Una alianza matrimonial con Isabel, la reina de Castilla, situó en el trono a Fernando de Aragón. La pareja planeó alguna estrategia de reconquista. Mirando Granada en el mapa en ocasiones sentían que eran un sueño inalcanzable. Sin embargo, de repente el entretenimiento fue otro. El marino Cristóbal Colón, recién llegado de Portugal, irrumpió un día en el despacho del rey y desplegando un mapa describió con el dedo una larga trayectoria de ultramar. Afirmó con seriedad que más allá había un continente, y que de ser así sería de la corona.

-¿Está usted seguro? -, preguntó Fernando.

-Claro, que sí, chiquillo -, respondió Colón-. ¿Tú te crees que yo tengo tiempo para ir perdiéndolo en todos sitios?

Un archivero del reino, presente en la reunión, le pidió a Cristóbal que dibujara un cuadro antes de marcharse. El marino, que era un artista tan versado en escritura como pintura, manejó el pincel con soltura, dibujando una barca atravesando un río. El archivero pretendía que el monarca imaginara la aventura en su ausencia. La expedición estaba formada por los tres galeones que había atracados en Moguer. A bordo zarparon quince mil hombres, muchos de los cuales eran musulmanes.

A los cuatro meses la expedición divisaba en lontananza una amplia costa que se adentraba en el horizonte. Nadie se podía creer aquel desierto interminable. Avanzaron, y muchos kilómetros después fue cuando al fin vieron un poblado de no más de tres cabañas, detrás del cual había un bosque denso. Los indios al verles se quedaron quietos, pensando que venían de otro mundo. Cristóbal saludó secamente y a continuación los indios les abrieron paso, escoltándoles por la selva. Allí dentro las tribus se iban quedando paralizadas al verles. Muchas, completamente atónitas, se sumaban a la expedición, que avanzó en pocos días tanto trecho como una provincia. Otras tribus huían muertas de miedo, matándose contra los riscos.

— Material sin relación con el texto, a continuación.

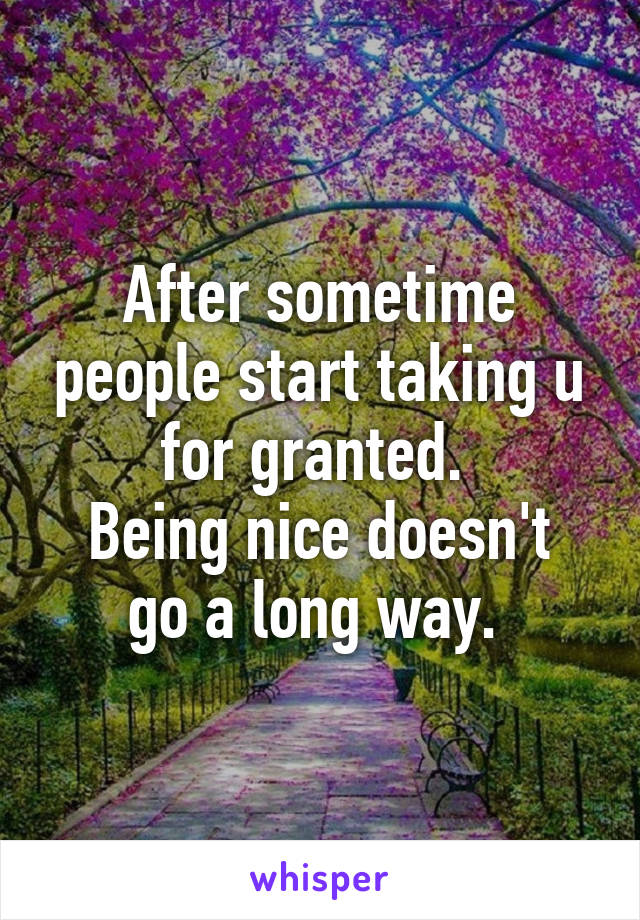 After sometime people start taking u for granted. 
Being nice doesn't go a long way.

Había pasado casi un año y el rey carecía de noticias. Junto al archivero, frente a la barca en el río, dibujaba hipótesis. Estaba claro que la expedición partió para volver, pero el marino pudo haber optado por proseguir su rumbo. Desde luego había víveres suficientes en los galeones, latas enteras de guiso, hornos en los comedores locales para amasar pan de vez en cuando, por la abundancia de sacas de harina. El marino sin embargo regresó al despacho, desplegando el mapa otra vez, señalando la distancia y diciendo que había descubierto Las Bahamas, así como Cuba, la República Dominicana, Honduras y Venezuela. Después se desvaneció añadiendo que necesitaba un descanso. Se permitió bromear un poco diciendo que pese a la importancia de un hecho así carecía de ganas de ser el rey. Fernando le recompensó con gran cantidad de oro, llenando las alforjas de varias carrozas, y por último le despidió. Dijo que quería cambiar de identidad, y en lo sucesivo el rumor decía que se hacía llamar Juan de Santillana.